(EXTRACTED DATA begins)

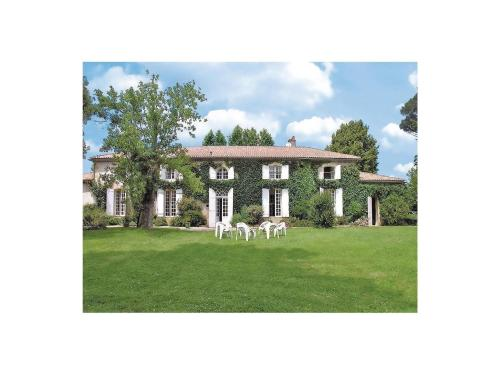 Holiday home Chemin Rue J-650 : Guest accommodation near Casteljaloux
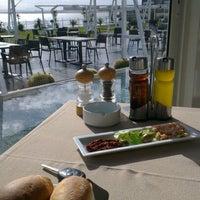 Photo taken at Aquatic Restaurant et Salon de thé by Hassen B. on 1/16/2013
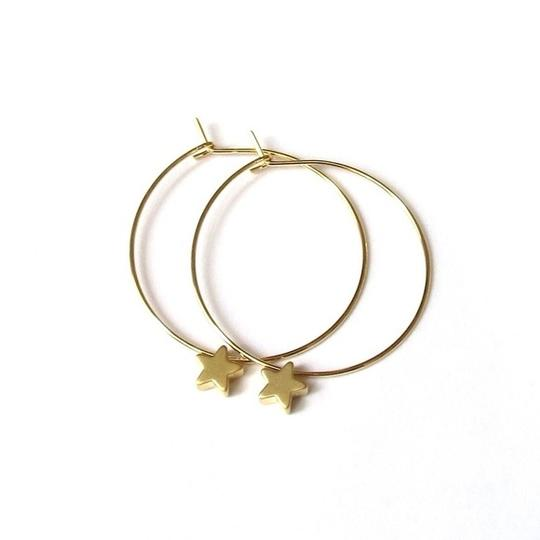 Elliot Francis Gold star hoop earrings
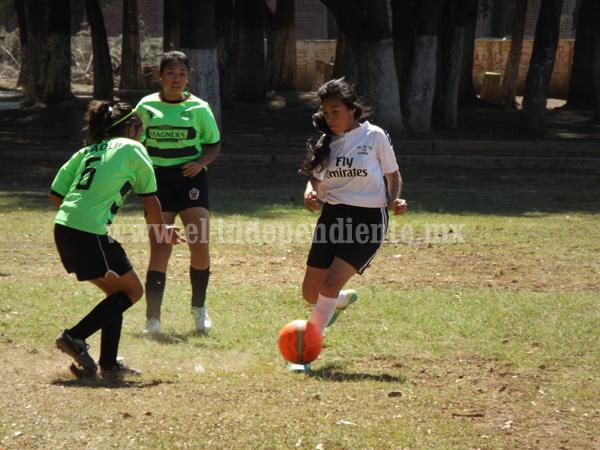Secundaria Técnica 79 venció por la mínima diferencia a Chicas Chongueras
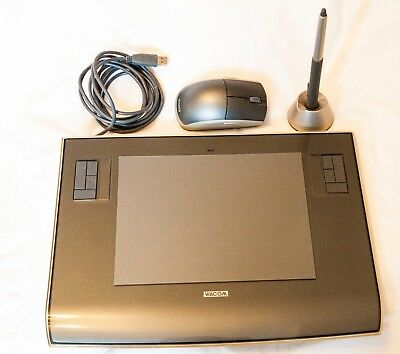 Wacom Intouos 3 Graphic Tablet with mouse and Pen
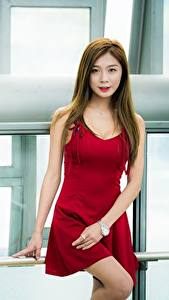 Фотография Азиатки Шатенка Взгляд Платье Руки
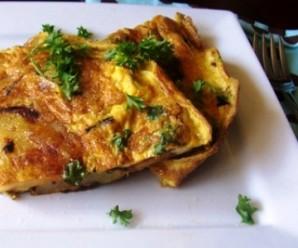 Tortilla Española (Spanish Omelett) |mycolombianrecipes.com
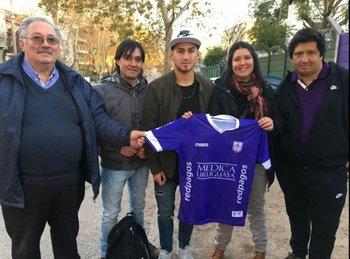 Pablo López, el último en debutar en Primera el domingo pasado, con la camiseta del debut y su familia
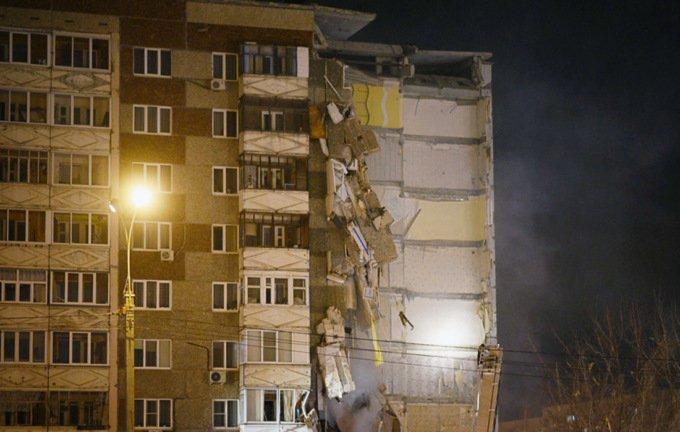 Росія: в Іжевську обвалилася частина багатоповерхового будинку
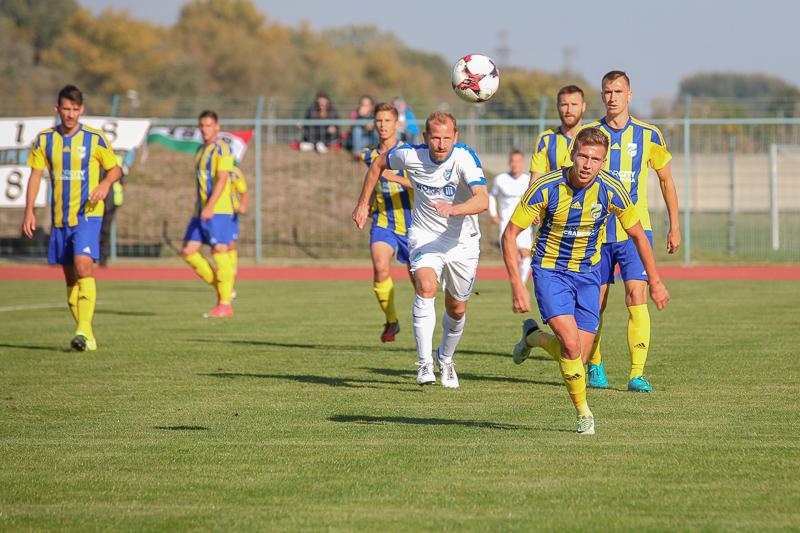 http://kolorline.hu/Kazincbarcika-MTK Budapest 0-1 (0-0)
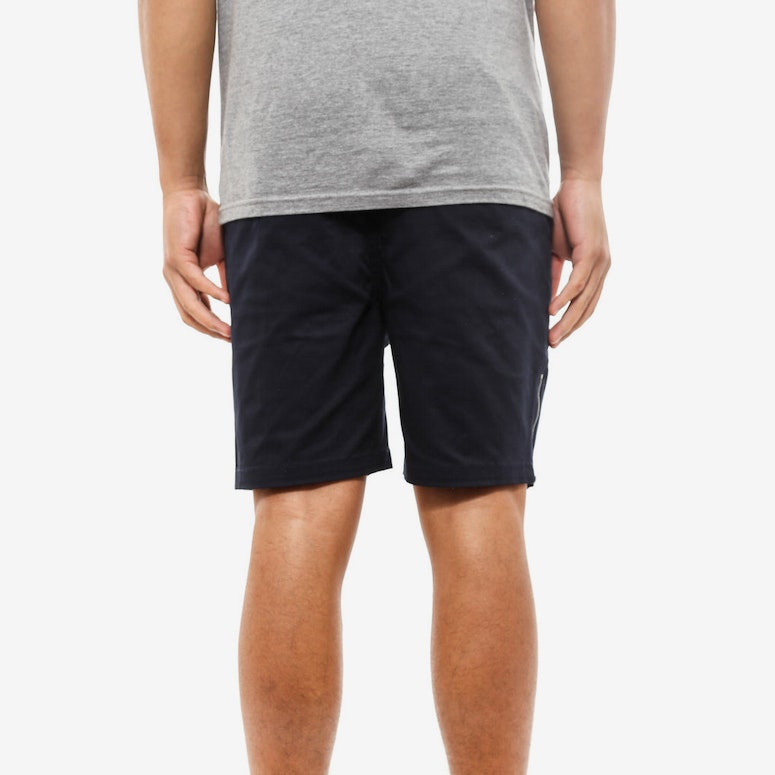 Curb Short Navy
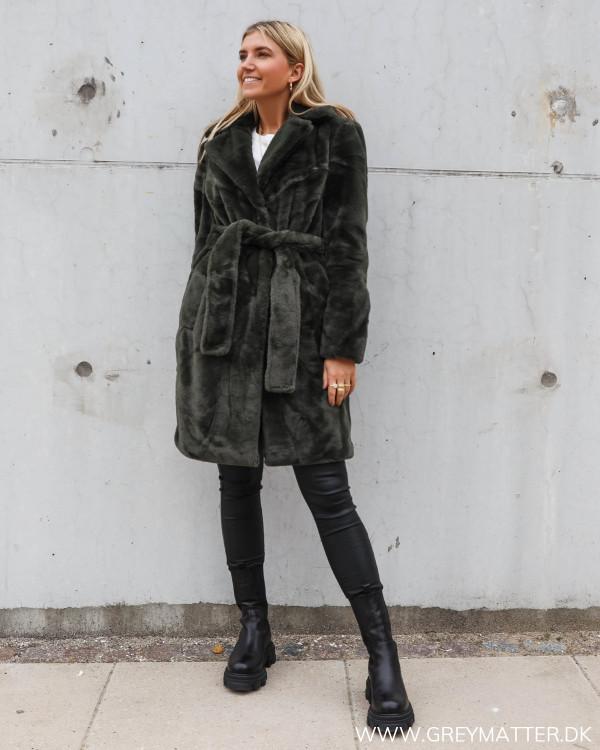 Faux fur frakke til damer i smuk grøn farve
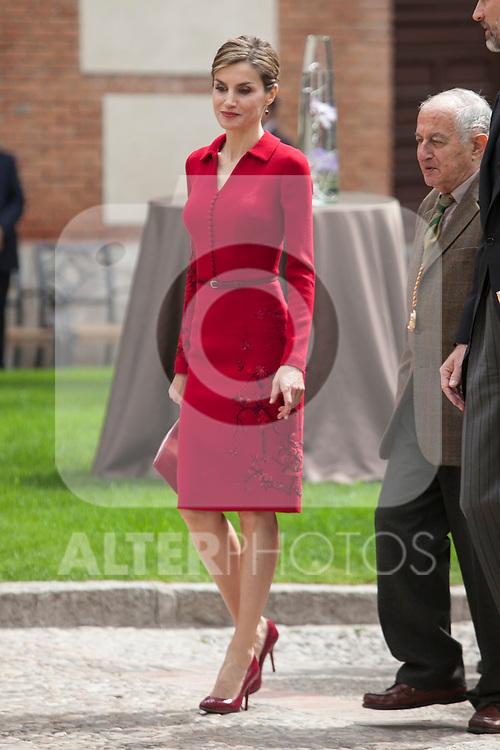Queen Letizia of Spain and awarded writer Juan Goytisolo during `2014 Cervantes Award´ at Alcala de Henares University in Alcala de Henares, Spain. April 23, 2015. (ALTERPHOTOS/Victor Blanco)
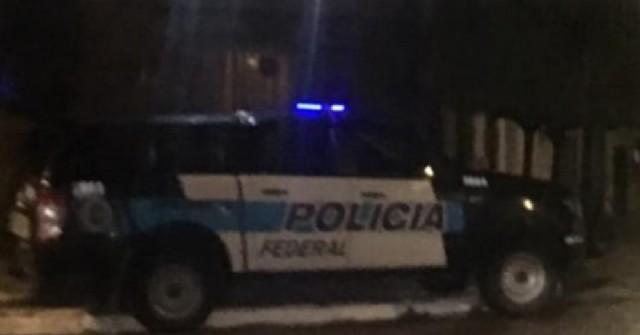 Operativo de Policía Federal en una vivienda de calle Italia al 300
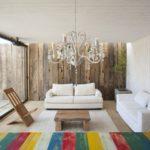 camera cu perete imbracat in scanduri de lemn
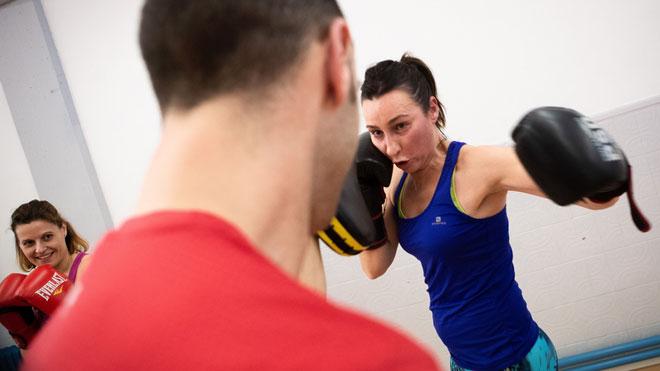 Mujeres de La Mina aprenden a boxear para defenderse de agresiones machistas.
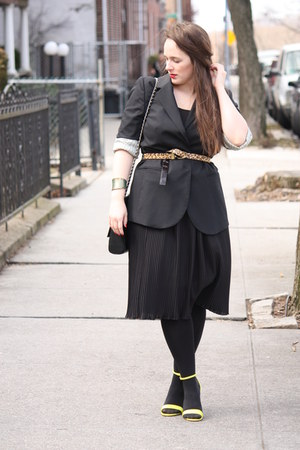 black JCrew blazer - black HUE tights - camel animal banana republic belt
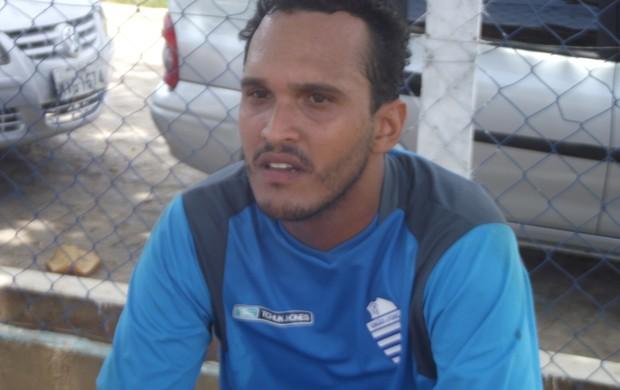 Goleiro Jorge Miguel já chegou ao CSA (Foto: Caio Lorena / Globoesporte.com)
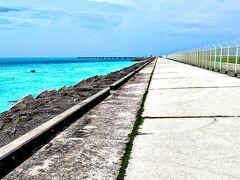 宮古島から伊良部大橋を渡り伊良部島へ。そしてさらに下地島に渡り下地島空港へ到着。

(EXTRACTED DATA ends)

▶ **TASK TO CARRY OUT**: Output each line above exactly. Skip the images.

▶ **ANSWER SPACE**:
 Holiday home Chemin Rue J-650 : Guest accommodation near Casteljaloux
 Photo taken at Aquatic Restaurant et Salon de thé by Hassen B. on 1/16/2013
 Elliot Francis Gold star hoop earrings
Secundaria Técnica 79 venció por la mínima diferencia a Chicas Chongueras
 Wacom Intouos 3 Graphic Tablet with mouse and Pen
 Фотография Азиатки Шатенка Взгляд Платье Руки
 Tortilla Española (Spanish Omelett) |mycolombianrecipes.com
 Pablo López, el último en debutar en Primera el domingo pasado, con la camiseta del debut y su familia
 Росія: в Іжевську обвалилася частина багатоповерхового будинку
 http://kolorline.hu/Kazincbarcika-MTK Budapest 0-1 (0-0)
 Curb Short Navy
 Faux fur frakke til damer i smuk grøn farve
Queen Letizia of Spain and awarded writer Juan Goytisolo during `2014 Cervantes Award´ at Alcala de Henares University in Alcala de Henares, Spain. April 23, 2015. (ALTERPHOTOS/Victor Blanco)
 Operativo de Policía Federal en una vivienda de calle Italia al 300
 camera cu perete imbracat in scanduri de lemn
 Mujeres de La Mina aprenden a boxear para defenderse de agresiones machistas.
 black JCrew blazer - black HUE tights - camel animal banana republic belt
 Goleiro Jorge Miguel já chegou ao CSA (Foto: Caio Lorena / Globoesporte.com)
 宮古島から伊良部大橋を渡り伊良部島へ。そしてさらに下地島に渡り下地島空港へ到着。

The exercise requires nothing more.